If everything is good and set, you can run the snakemake pipeline.
# Local
snakemake -s mag_annotation/Snakefile --use-conda -j <threads>
#Aggregate results
mkdir annotations
cat sample_annotation/*/*hmmMiComplete105.tbl > annotations/all.hmmMiComplete105.tbl
cat sample_annotation/*/*hmmVOG.tbl > annotations/all.hmmVOG.tbl
cat sample_annotation/*/*_dvf/*dvfpred.txt > annotations/DVF.predictions.txt
# Clean the DVF files for multiple headers.
head -n1 annotations/DVF.predictions.txt > DVF.header # get first header
grep -v 'pvalue' annotations/DVF.predictions.txt > DVF.predictions # get predictions
cat DVF.header DVF.predictions > annotations/all.DVF.predictions.txt # combine
Dependent on the number of samples, it may be relevant to run the Snake-flow on a High performance computing (HPC) server.
# HPC - this won't work unless you specify a legit group on your HPC in `config.yaml`
snakemake -s Snakefile --cluster qsub -j <threads> --use-conda
Make sure to have Prodigal, hmmer and DeepVirFinder depedencies installed. Check under mag_annotation/envs
for relevant conda environments.
mkdir annotations
gunzip contigs.fna.gz
python3 /user/DeepVirFinder/dvf.py -i contigs.fna -o DVF -l 2000 -c 1
mv DVF/contigs.fna_gt2000bp_dvfpred.txt annotations/all.DVF.predictions.txt
prodigal -i contigs.fna -d genes.fna -a proteins.faa -p meta -g 11
hmmsearch --cpu {threads} -E 1.0e-05 -o output.txt --tblout annotations/all.hmmMiComplete105.tbl <micompleteDB> proteins.faa
hmmsearch --cpu {threads} -E 1.0e-05 -o output.txt --tblout annotations/all.hmmVOG.tbl <VOGDB> proteins.faa
gzip contigs.fna
Running the provided script, the virome bins are written to a fasta file and bin-annotations are summarised in vambbins_aggregated_annotation.txt
.
run_RF.py contigs.fna.gz vamb/clusters.tsv annotations resultdir
ls resultsidr
resultdir/vambbins_aggregated_annotation.txt
resultdir/vambbins_RF_predictions.txt
resultsdir/vamb_bins #Concatenated predicted viral bins - writes bins in chunks to files so there might be several!
We recommend VAMB bins to be evaluated with a dedicated Viral evaluation tool like CheckV or VIBRANT to identify HQ viruses.
checkv end_to_end resultsdir/vamb_bins/vamb_bins.1.fna checkv_vamb_bins
- The RF model automates filtering of VAMB bins that are most likely bacterial and therefore provides a space of plausible viral entities for further validation.
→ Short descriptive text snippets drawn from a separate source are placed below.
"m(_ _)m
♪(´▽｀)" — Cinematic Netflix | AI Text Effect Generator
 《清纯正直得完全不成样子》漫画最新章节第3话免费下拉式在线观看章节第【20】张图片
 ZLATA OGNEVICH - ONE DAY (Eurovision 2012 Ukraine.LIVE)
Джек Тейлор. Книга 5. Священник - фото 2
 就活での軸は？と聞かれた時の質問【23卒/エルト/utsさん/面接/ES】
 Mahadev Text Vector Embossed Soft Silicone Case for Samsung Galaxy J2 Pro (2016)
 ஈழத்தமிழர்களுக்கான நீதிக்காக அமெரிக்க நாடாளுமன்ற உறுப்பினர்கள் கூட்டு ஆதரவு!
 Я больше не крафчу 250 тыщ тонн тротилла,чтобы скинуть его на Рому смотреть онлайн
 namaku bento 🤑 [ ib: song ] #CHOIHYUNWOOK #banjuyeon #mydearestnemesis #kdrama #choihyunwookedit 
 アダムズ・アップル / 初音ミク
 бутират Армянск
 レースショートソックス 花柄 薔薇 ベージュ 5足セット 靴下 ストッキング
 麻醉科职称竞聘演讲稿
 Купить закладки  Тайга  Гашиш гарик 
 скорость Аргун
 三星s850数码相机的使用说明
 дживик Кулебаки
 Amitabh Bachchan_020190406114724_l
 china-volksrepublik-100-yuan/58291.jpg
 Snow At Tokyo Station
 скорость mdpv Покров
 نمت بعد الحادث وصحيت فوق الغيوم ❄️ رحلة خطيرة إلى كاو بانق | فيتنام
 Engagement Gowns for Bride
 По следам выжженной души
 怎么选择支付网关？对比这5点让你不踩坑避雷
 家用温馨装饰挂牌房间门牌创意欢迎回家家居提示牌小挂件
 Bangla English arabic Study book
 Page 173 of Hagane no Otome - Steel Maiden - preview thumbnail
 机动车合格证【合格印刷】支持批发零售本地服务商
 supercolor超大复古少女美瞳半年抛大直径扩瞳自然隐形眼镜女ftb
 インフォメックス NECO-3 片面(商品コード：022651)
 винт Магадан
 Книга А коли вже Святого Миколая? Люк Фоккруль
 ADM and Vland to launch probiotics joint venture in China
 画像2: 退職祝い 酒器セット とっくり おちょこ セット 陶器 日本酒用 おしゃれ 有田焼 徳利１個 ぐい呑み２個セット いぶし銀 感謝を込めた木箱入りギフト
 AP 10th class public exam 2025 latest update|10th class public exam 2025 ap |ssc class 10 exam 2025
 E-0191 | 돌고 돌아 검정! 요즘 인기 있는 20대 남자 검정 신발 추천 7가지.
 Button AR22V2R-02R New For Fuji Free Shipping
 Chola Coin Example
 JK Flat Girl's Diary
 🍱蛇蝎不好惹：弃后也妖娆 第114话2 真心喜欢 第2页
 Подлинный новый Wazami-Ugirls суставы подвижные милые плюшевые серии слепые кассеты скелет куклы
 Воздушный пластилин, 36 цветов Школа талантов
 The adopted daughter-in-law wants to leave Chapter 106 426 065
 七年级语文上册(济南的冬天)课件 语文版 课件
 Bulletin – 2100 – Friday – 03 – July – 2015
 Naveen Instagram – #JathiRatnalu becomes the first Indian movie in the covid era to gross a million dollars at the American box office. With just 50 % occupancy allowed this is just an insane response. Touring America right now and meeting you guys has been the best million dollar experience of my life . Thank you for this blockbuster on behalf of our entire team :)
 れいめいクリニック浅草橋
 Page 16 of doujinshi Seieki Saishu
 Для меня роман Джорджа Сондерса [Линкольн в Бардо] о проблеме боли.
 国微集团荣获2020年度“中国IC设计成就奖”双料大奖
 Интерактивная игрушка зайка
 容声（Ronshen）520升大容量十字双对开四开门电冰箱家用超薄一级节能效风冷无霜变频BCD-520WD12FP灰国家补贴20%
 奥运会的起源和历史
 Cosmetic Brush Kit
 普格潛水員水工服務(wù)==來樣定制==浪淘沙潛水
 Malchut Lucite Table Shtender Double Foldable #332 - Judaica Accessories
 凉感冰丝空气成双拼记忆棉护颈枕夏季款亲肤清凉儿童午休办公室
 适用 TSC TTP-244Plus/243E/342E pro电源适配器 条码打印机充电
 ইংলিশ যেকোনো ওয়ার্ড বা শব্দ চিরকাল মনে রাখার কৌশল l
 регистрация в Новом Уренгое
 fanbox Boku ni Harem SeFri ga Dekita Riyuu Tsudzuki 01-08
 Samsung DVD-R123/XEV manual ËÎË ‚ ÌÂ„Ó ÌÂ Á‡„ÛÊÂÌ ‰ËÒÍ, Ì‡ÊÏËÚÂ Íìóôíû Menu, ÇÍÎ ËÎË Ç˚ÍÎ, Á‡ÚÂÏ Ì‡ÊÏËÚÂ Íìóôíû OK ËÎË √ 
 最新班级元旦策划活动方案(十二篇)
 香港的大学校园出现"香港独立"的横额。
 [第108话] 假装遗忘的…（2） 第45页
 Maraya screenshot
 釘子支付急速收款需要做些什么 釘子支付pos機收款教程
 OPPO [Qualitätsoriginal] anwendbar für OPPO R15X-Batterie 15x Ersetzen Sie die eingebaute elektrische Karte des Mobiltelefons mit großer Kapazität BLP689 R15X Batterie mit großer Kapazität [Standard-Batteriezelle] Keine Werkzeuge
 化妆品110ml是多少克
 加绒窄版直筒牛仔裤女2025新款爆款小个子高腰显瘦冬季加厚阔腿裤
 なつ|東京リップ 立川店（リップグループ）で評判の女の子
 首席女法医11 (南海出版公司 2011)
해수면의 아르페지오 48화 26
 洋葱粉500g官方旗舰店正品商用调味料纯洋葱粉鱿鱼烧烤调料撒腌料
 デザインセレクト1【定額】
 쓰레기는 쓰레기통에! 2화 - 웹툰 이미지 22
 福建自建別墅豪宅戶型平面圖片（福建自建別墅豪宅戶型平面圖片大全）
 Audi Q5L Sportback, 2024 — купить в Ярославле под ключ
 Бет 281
The RF-model has been trained on paired Metaviromes and Metagenomes to make precisde decisions based on simple parameteres as the ones below. Compared to a single contig viral prediction model, the RF approach is very accurate. The increased performance is likely explained by the RF model evaluating on bin-level where one sequence with a low viral score does NOT lead to a misprediction of the whole bin. Aggregated information (assuming the binning is really good!) from multiple-contigs improves prediction compared to single-contigs.
The RF model take few variables to make an accurate distinction.
binsize (bp) | nhallm | distinct_VOGs_factor | cluster_DVF_score |
---|---|---|---|
2.000.000 | 100 | 0.2 | 0.3 |
60.000 | 3 | 1.3 | 0.7 |
- Bacterial MAGs and viral MAGs from the same metagenome can be efficiently associated using crispr-spacer approaches and sequence alignment (recommended cutoffs can be found in the article). From this, Host-viral abundance dynamics and bacterial pangenome modulation can be studied. Downstream viral proteome analysis should be based on the
viral regions
found in thecontamination.tsv
file produced by CheckV to prevent contaminating bacterial genes to influence the analysis.